All of lore.kernel.org
 help / color / mirror / Atom feed
From: Jesper Dangaard Brouer <brouer@redhat.com>
To: "Toke Høiland-Jørgensen" <toke@redhat.com>
Cc: brouer@redhat.com,
	Maciej Fijalkowski <maciej.fijalkowski@intel.com>,
	Jesse Brandeburg <jesse.brandeburg@intel.com>,
	Zvi Effron <zeffron@riotgames.com>,
	T K Sourabh <sourabhtk37@gmail.com>,
	Xdp <xdp-newbies@vger.kernel.org>,
	intel-wired-lan@lists.osuosl.org, netdev@vger.kernel.org,
	magnus.karlsson@intel.com, kuba@kernel.org,
	Tony Nguyen <anthony.l.nguyen@intel.com>
Subject: Re: Dropped packets mapping IRQs for adjusted queue counts on i40e
Date: Mon, 10 May 2021 17:01:10 +0200	[thread overview]

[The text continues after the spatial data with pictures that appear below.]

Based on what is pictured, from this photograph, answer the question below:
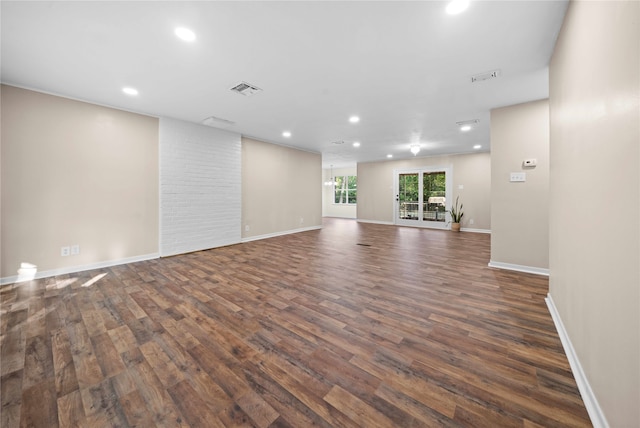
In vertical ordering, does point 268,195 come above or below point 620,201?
above

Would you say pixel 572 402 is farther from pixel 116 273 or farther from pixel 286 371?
pixel 116 273

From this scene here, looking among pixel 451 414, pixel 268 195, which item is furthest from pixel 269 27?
pixel 268 195

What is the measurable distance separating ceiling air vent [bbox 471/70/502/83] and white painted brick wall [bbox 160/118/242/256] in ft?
15.5

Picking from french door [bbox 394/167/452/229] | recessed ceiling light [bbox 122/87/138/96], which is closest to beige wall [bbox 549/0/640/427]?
recessed ceiling light [bbox 122/87/138/96]

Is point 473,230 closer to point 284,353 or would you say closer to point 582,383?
point 582,383

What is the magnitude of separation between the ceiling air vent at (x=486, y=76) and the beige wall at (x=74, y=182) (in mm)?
5183

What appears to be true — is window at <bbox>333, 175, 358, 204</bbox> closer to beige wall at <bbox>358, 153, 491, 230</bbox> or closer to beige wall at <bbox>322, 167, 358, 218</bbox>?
beige wall at <bbox>322, 167, 358, 218</bbox>

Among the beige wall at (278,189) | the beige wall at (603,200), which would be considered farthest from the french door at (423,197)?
the beige wall at (603,200)

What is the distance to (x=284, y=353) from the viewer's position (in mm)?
1706

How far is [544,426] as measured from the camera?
1.14 meters

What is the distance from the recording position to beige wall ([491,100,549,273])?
3.38m

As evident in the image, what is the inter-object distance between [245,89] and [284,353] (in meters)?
3.25

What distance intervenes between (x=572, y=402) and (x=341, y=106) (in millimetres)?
3942

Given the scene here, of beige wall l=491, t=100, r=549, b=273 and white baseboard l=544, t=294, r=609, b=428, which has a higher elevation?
beige wall l=491, t=100, r=549, b=273
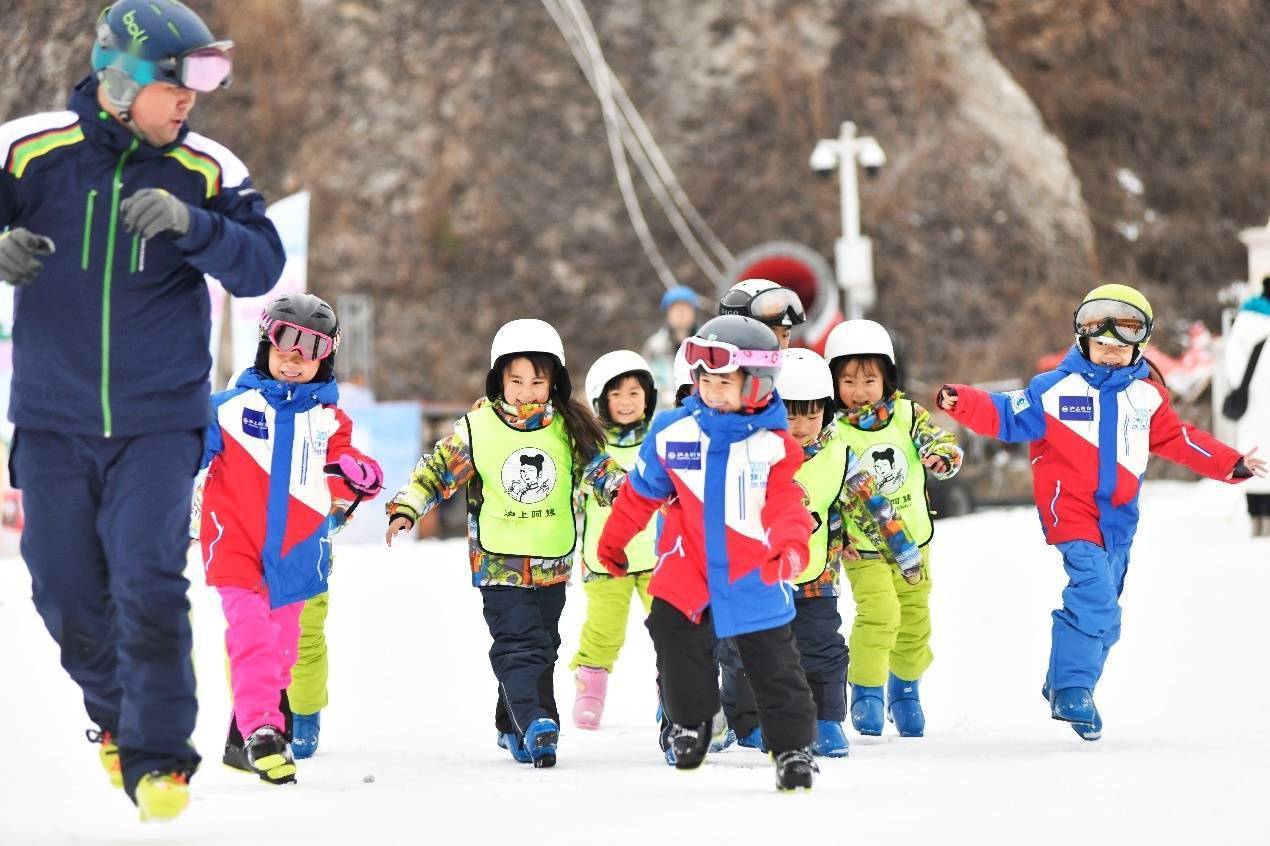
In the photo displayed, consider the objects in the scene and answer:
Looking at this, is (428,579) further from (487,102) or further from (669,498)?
(487,102)

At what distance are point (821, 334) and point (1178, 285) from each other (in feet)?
47.4

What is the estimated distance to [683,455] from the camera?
580 cm

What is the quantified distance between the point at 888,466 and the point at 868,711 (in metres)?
0.95

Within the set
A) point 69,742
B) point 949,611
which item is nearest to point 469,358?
point 949,611

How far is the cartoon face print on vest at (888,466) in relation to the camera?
7297 millimetres

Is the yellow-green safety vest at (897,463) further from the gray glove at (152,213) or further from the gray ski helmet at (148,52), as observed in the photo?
the gray glove at (152,213)

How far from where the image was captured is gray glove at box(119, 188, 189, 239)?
448cm

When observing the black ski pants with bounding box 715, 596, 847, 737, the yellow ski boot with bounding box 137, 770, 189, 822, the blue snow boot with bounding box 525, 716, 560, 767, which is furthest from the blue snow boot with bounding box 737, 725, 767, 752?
the yellow ski boot with bounding box 137, 770, 189, 822

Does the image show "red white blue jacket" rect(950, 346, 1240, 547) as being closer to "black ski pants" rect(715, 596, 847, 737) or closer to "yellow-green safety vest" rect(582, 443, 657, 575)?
"black ski pants" rect(715, 596, 847, 737)

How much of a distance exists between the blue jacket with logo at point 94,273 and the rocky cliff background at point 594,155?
24879mm

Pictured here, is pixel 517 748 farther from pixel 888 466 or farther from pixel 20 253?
pixel 20 253

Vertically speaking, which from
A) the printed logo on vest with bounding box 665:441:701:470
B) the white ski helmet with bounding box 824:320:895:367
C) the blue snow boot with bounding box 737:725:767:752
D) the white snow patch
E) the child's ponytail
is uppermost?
the white snow patch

Message-ID: <20210510170110.52640ae8@carbon> (raw)
In-Reply-To: <87h7jaq1dd.fsf@toke.dk>

On Mon, 10 May 2021 13:22:54 +0200
Toke Høiland-Jørgensen <toke@redhat.com> wrote:

> Maciej Fijalkowski <maciej.fijalkowski@intel.com> writes:
> 
> > On Thu, May 06, 2021 at 12:29:40PM +0200, Toke Høiland-Jørgensen wrote:  
> >> Maciej Fijalkowski <maciej.fijalkowski@intel.com> writes:
> >>   
> >> > On Wed, May 05, 2021 at 01:01:28PM -0700, Jesse Brandeburg wrote:  
> >> >> Zvi Effron wrote:
> >> >>   
> >> >> > On Tue, May 4, 2021 at 4:07 PM Zvi Effron <zeffron@riotgames.com> wrote:  
> >> >> > > I'm suspecting it's something with how XDP_REDIRECT is implemented in
> >> >> > > the i40e driver, but I don't know if this is a) cross driver behavior,
> >> >> > > b) expected behavior, or c) a bug.  
> >> >> > I think I've found the issue, and it appears to be specific to i40e
> >> >> > (and maybe other drivers, too, but not XDP itself).
> >> >> > 
> >> >> > When performing the XDP xmit, i40e uses the smp_processor_id() to
> >> >> > select the tx queue (see
> >> >> > https://elixir.bootlin.com/linux/v5.12.1/source/drivers/net/ethernet/intel/i40e/i40e_txrx.c#L3846).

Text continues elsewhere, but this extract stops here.